Las Vegas Sun

May 3, 2024

People in the News for April 28, 1998

We'd like a peek at the Mothers Day card Christopher Reeve sends his mom a few weekends from now. Hi, ma -- thanks for not having me killed. Love, Chris. In his new memoir, "Still Me," Reeve writes that in those first scary hours after his paralyzing May 1995 accident, his mother considered the crack team of physicians working on her son, the hospital's modern equipment and, even before the doctors rendered their verdict, knew what her son's fate would be: He's gonna die!

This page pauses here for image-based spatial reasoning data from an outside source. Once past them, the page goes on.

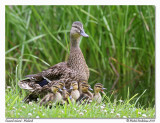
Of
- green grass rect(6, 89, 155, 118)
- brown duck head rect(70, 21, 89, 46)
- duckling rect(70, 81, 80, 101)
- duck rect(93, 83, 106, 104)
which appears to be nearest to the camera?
green grass rect(6, 89, 155, 118)

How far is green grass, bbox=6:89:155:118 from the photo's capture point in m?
4.93

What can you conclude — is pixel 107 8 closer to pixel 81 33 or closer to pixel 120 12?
pixel 120 12

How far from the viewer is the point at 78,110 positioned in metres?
4.99

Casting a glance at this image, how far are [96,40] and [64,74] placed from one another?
1670 mm

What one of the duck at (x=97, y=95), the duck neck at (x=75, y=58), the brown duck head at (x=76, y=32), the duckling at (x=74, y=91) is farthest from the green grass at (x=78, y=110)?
the brown duck head at (x=76, y=32)

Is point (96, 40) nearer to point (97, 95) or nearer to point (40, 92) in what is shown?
point (97, 95)

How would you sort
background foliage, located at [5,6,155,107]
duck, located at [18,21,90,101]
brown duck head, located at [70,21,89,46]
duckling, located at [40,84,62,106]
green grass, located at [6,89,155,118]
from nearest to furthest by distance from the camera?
green grass, located at [6,89,155,118] → duckling, located at [40,84,62,106] → duck, located at [18,21,90,101] → brown duck head, located at [70,21,89,46] → background foliage, located at [5,6,155,107]

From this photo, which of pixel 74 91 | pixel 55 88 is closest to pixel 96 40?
pixel 74 91

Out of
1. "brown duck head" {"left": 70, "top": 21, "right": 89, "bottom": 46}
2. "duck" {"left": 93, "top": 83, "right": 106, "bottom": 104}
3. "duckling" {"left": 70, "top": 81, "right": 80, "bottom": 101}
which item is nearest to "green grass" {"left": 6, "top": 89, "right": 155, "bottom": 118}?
"duck" {"left": 93, "top": 83, "right": 106, "bottom": 104}

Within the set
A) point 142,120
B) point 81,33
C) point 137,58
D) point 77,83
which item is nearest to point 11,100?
point 77,83

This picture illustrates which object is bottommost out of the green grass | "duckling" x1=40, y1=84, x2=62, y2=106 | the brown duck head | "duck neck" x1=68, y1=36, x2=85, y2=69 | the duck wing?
the green grass

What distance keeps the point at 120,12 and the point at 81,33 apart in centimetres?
146

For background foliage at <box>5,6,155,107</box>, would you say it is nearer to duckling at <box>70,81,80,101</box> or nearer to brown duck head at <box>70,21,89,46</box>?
brown duck head at <box>70,21,89,46</box>

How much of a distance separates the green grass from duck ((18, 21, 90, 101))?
41 cm
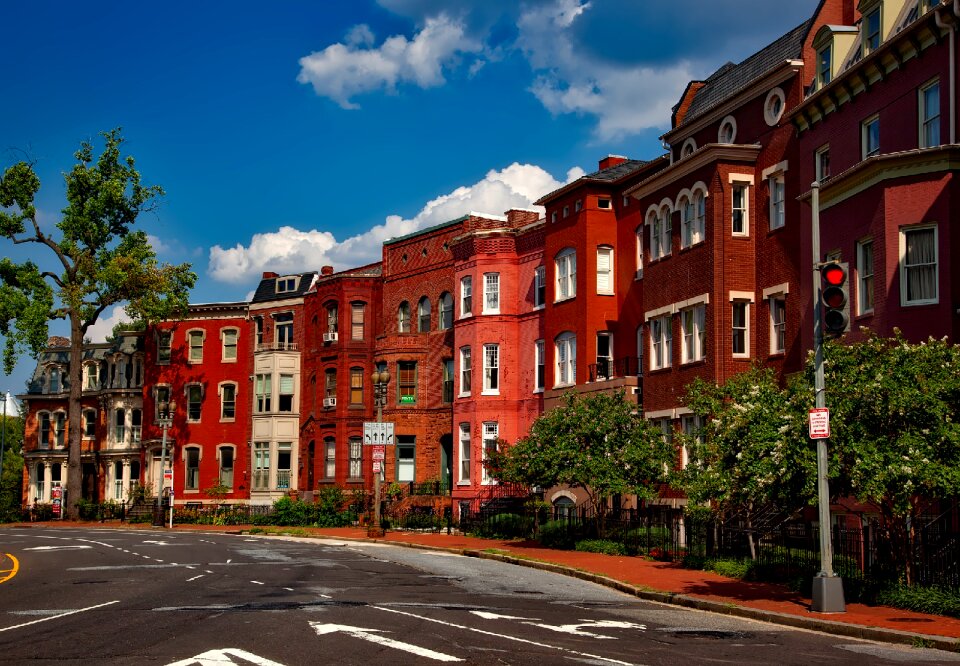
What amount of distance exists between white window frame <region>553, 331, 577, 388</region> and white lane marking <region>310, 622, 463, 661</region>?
28369 millimetres

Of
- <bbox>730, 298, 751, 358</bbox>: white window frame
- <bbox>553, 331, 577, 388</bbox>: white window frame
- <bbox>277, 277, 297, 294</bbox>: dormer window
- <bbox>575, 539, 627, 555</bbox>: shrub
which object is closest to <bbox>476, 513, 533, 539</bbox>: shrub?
<bbox>575, 539, 627, 555</bbox>: shrub

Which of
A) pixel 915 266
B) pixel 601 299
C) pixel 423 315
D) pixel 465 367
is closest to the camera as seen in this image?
pixel 915 266

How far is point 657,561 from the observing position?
1134 inches

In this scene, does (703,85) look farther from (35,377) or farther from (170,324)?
(35,377)

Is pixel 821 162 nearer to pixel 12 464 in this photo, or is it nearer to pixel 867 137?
pixel 867 137

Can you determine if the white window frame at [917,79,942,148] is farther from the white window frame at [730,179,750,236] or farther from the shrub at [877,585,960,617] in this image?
the shrub at [877,585,960,617]

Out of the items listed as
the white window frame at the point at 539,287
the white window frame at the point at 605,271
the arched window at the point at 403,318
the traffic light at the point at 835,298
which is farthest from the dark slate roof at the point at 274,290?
the traffic light at the point at 835,298

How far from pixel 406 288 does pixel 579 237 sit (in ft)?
52.2

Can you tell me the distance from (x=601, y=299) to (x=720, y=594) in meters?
22.6

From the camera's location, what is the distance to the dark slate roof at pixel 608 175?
42844 millimetres

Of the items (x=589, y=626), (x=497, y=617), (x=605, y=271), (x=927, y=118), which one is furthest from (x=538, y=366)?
(x=589, y=626)

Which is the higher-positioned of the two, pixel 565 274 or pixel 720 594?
pixel 565 274

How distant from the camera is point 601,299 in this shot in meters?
42.7

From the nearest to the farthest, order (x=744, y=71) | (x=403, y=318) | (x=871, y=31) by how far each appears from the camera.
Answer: (x=871, y=31), (x=744, y=71), (x=403, y=318)
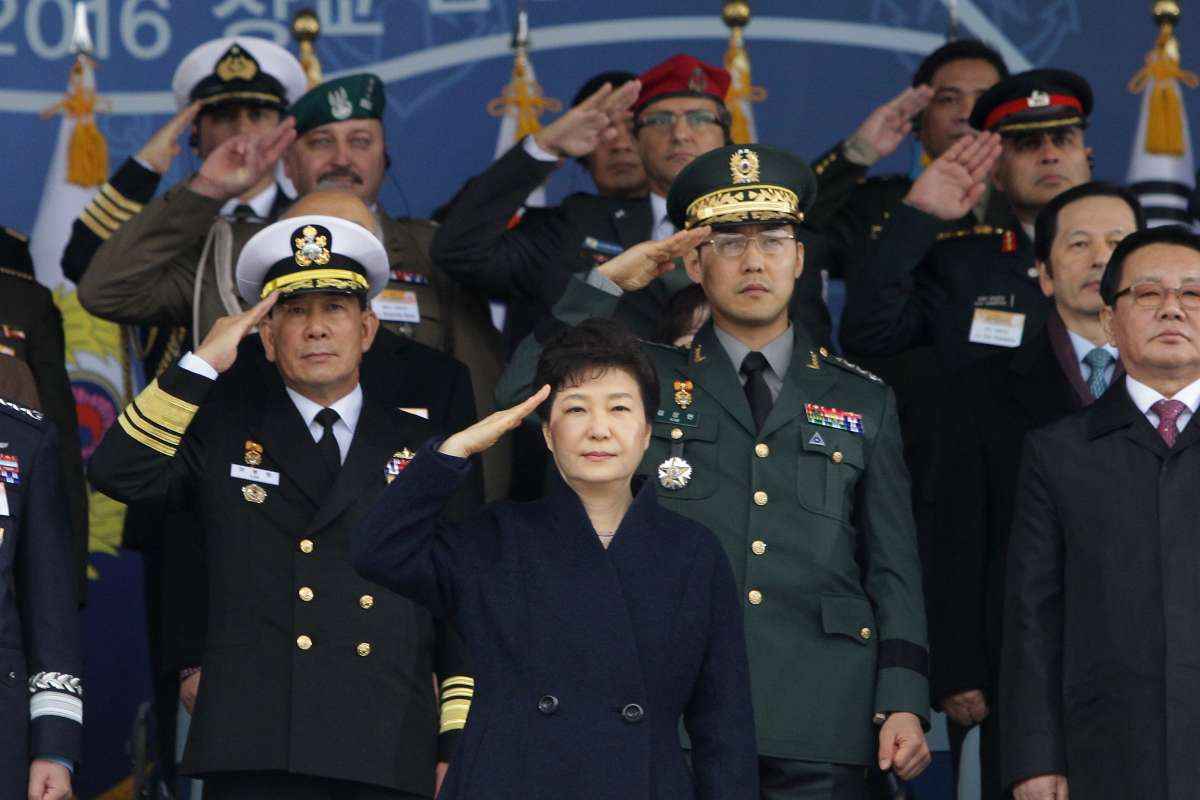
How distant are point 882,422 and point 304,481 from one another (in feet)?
4.28

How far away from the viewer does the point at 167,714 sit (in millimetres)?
6066

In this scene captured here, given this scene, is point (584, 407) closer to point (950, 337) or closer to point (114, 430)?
point (114, 430)

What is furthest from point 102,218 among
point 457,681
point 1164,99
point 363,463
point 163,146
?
point 1164,99

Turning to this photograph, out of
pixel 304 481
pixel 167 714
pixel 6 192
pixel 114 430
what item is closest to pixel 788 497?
pixel 304 481

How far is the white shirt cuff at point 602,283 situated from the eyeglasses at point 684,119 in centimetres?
132

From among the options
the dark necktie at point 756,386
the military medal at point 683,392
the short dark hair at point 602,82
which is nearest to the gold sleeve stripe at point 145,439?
the military medal at point 683,392

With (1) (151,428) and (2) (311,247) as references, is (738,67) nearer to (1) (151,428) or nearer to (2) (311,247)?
(2) (311,247)

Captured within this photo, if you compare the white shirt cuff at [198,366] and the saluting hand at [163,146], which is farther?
the saluting hand at [163,146]

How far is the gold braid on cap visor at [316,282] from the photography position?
537 cm

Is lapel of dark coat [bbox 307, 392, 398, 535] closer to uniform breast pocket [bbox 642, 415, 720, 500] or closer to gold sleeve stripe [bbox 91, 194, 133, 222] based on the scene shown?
uniform breast pocket [bbox 642, 415, 720, 500]

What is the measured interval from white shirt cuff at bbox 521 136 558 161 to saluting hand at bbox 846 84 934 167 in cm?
97

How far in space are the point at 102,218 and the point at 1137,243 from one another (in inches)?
112

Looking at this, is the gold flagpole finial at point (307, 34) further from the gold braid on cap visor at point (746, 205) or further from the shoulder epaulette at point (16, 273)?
the gold braid on cap visor at point (746, 205)

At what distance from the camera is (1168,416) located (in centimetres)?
504
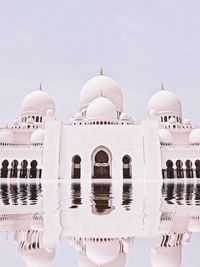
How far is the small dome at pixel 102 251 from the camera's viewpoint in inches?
81.4

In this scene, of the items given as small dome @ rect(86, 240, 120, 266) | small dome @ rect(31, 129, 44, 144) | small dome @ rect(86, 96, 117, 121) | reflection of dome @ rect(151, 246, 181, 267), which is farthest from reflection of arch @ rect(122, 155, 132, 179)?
reflection of dome @ rect(151, 246, 181, 267)

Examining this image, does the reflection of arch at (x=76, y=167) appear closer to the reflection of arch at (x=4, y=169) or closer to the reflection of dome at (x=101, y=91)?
the reflection of arch at (x=4, y=169)

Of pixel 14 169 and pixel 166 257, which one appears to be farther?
pixel 14 169

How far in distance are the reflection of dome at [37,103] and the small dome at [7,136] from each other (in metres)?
4.95

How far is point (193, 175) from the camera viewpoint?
26.6 m

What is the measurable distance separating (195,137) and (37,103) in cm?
1974

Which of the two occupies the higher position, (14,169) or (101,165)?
(101,165)

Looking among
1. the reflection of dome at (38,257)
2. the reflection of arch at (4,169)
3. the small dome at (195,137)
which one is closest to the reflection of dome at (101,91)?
the small dome at (195,137)

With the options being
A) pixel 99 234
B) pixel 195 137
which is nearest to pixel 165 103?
pixel 195 137

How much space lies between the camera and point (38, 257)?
212 centimetres

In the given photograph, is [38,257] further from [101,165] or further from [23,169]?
[23,169]

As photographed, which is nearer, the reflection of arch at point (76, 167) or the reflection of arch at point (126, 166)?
the reflection of arch at point (76, 167)

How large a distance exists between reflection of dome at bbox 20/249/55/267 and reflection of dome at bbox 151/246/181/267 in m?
0.76

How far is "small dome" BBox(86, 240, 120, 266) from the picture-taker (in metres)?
2.07
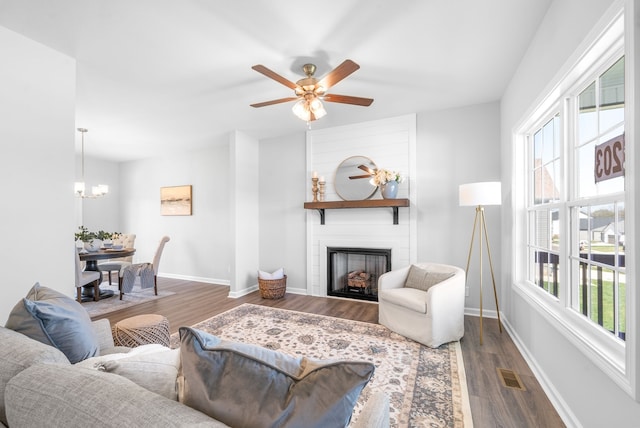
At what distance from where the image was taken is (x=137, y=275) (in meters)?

So, Reeve writes, she urged doctors to pull the plug on him. "They told her to calm down, to wait and see what would happen." Well, we all know what happened: Reeve lived, and through his unflagging optimism became a shining beacon of hope -- er, not exactly. Reeve writes that even he nearly gave up hope. "Maybe we should let me go," he told his wife, Dana. She talked him out of his super funk by simultaneously reaffirming her love and suggesting a future book title: "You're still you," she told him. "And I love you." Kinda gets you right here, no?

Miscellany

If ever a plug-pulling was called for, this is the time: '70s teen dreams Bobby Sherman, Davy Jones and Peter Noone will kick off their "Teen Idols Tour" this summer in Reno. "I think mainly what makes this work is the timing," Sherman says, leading us to believe that it's time to pay some bills and the royalties for "Hey Little Woman" aren't rolling in the way they used to. But no, by "timing," Sherman is referring to the ill-conceived retromania loose in the land. "Over the last three or four years there's been a '70s resurgence," he says. "I didn't want to go on tour unless I felt it was right." And, apparently, nothing felt righter than joining former Monkee Jones and onetime Herman's Hermit Noone to relive the bad old daze of bubblegum hell. Mom, pull the plug on us now!